After finding "Australian Shepherd/Labrador Retriever" in the data, write out its line and all following lines without change, up to and including the last one. Leave out pictures.

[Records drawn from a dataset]
-------
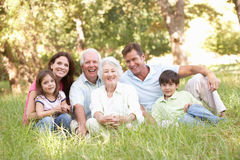 Extended Family Group In Park. Portrait Of Extended Family Group In Park Royalty Free Stock Photo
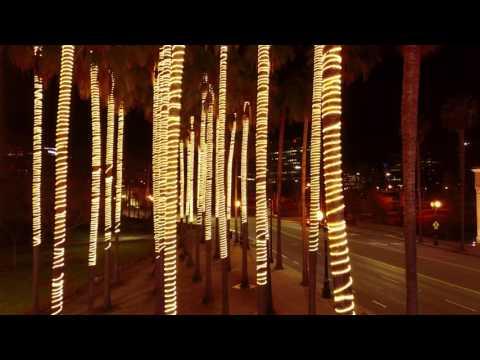 SAP Lighted Palm Trees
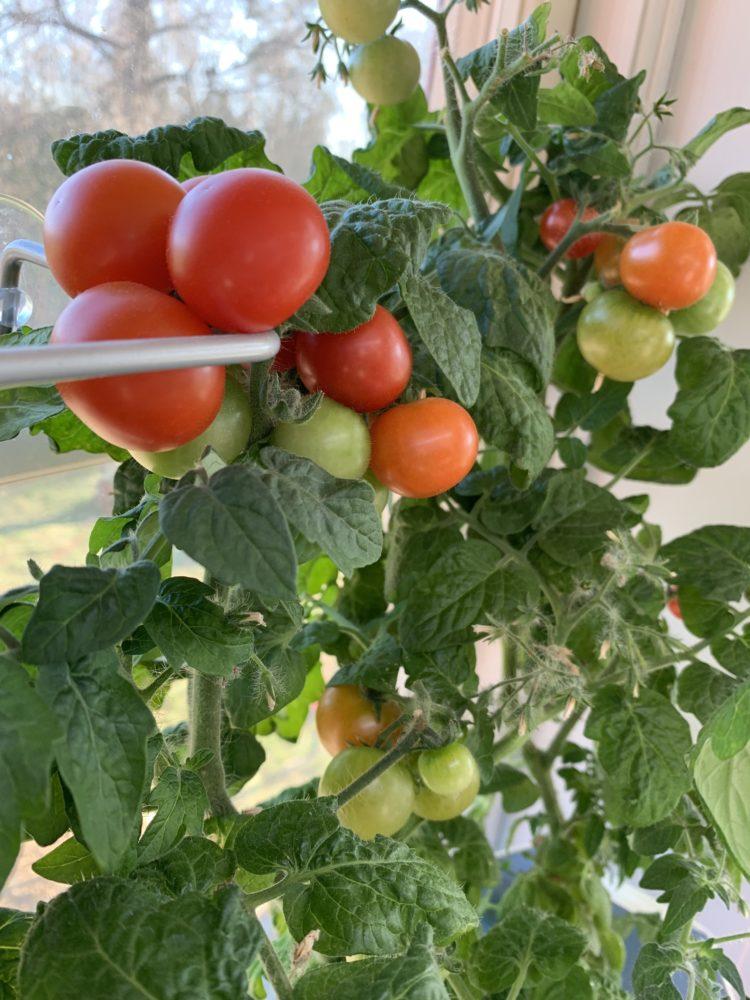 Närbild på klasar med tomater i röda nyanser.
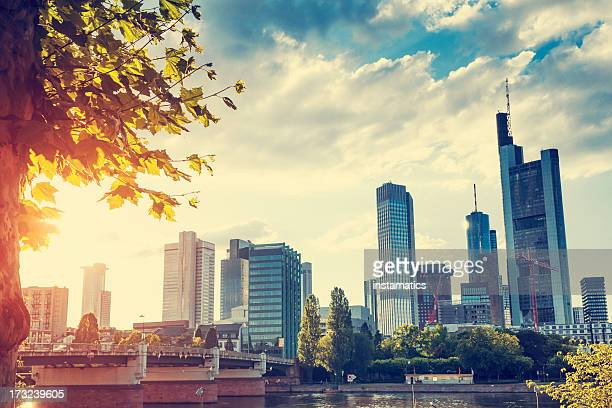 Frankfurt skyline with evening sun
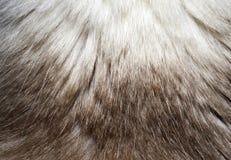 Μακροεντολή μιας σύστασης γουνών από την πλάτη γατών ` s Στοκ Φωτογραφίες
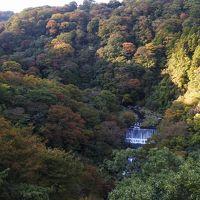 箱根の紅葉はまだまだ先(11月4日)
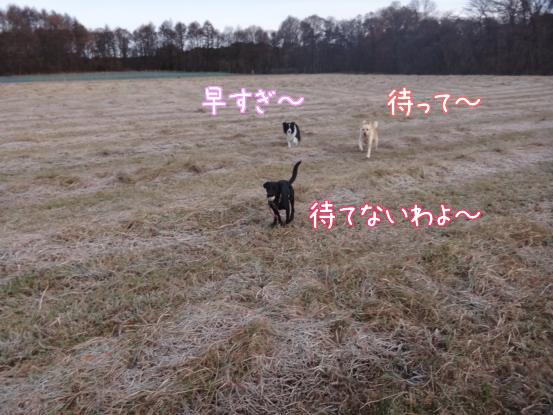 優秀すぎた盲導犬_f0064906_1763082.jpg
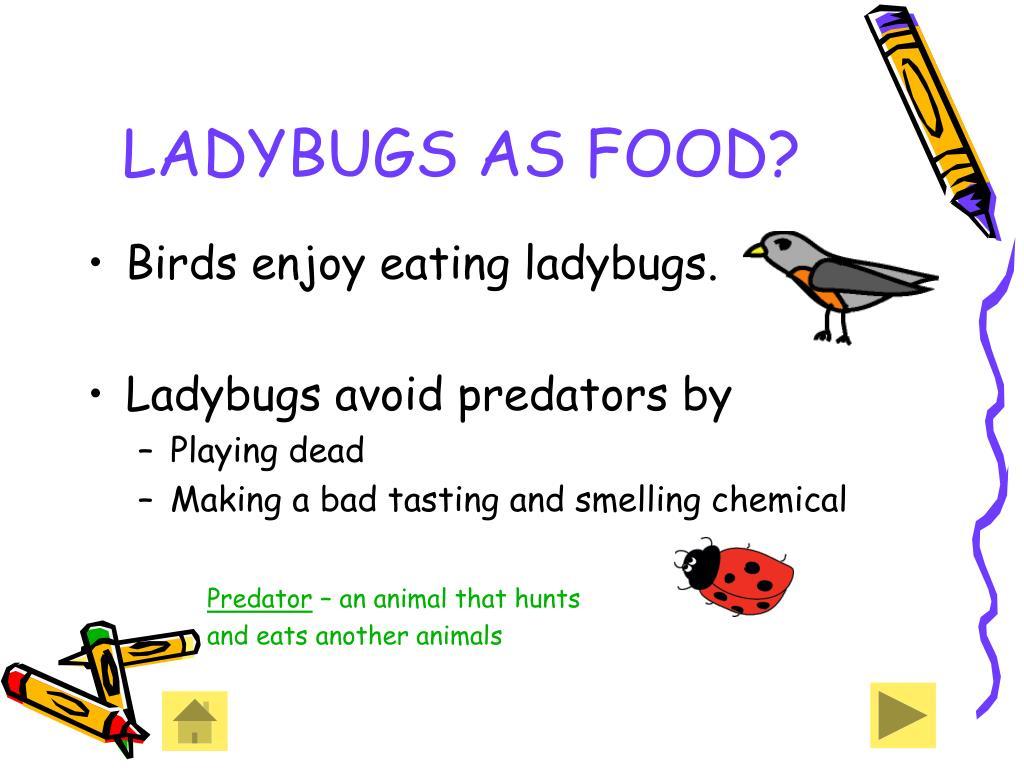 LADYBUGS AS FOOD?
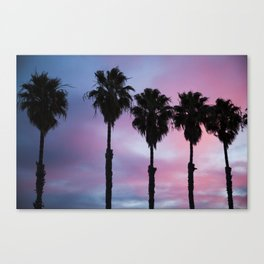 Palms at Dusk Canvas Print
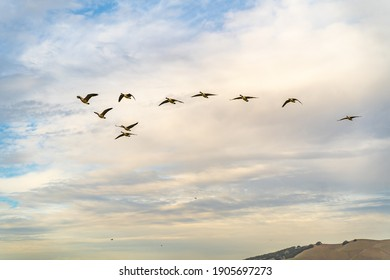 A flock of Canadian geese are flying in the sky with clouds on the background.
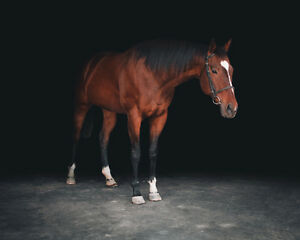 Equine and Canine Photography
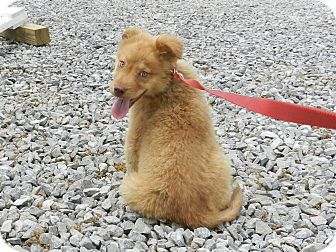 Australian Shepherd/Labrador Retriever Mix Puppy for adoption in Lawrenceburg, Tennessee - Alli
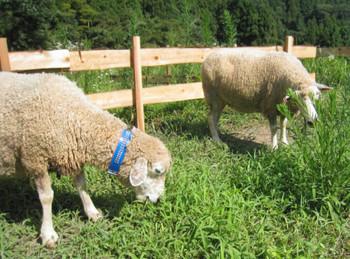 田の周辺の草を黙々と食べるヒツジ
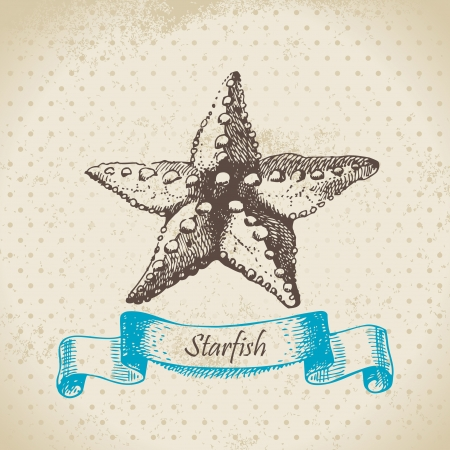 Starfish. Hand drawn illustration  Vector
-------
### [ANSWER SECTION]
 Australian Shepherd/Labrador Retriever Mix Puppy for adoption in Lawrenceburg, Tennessee - Alli
 田の周辺の草を黙々と食べるヒツジ
 Starfish. Hand drawn illustration  Vector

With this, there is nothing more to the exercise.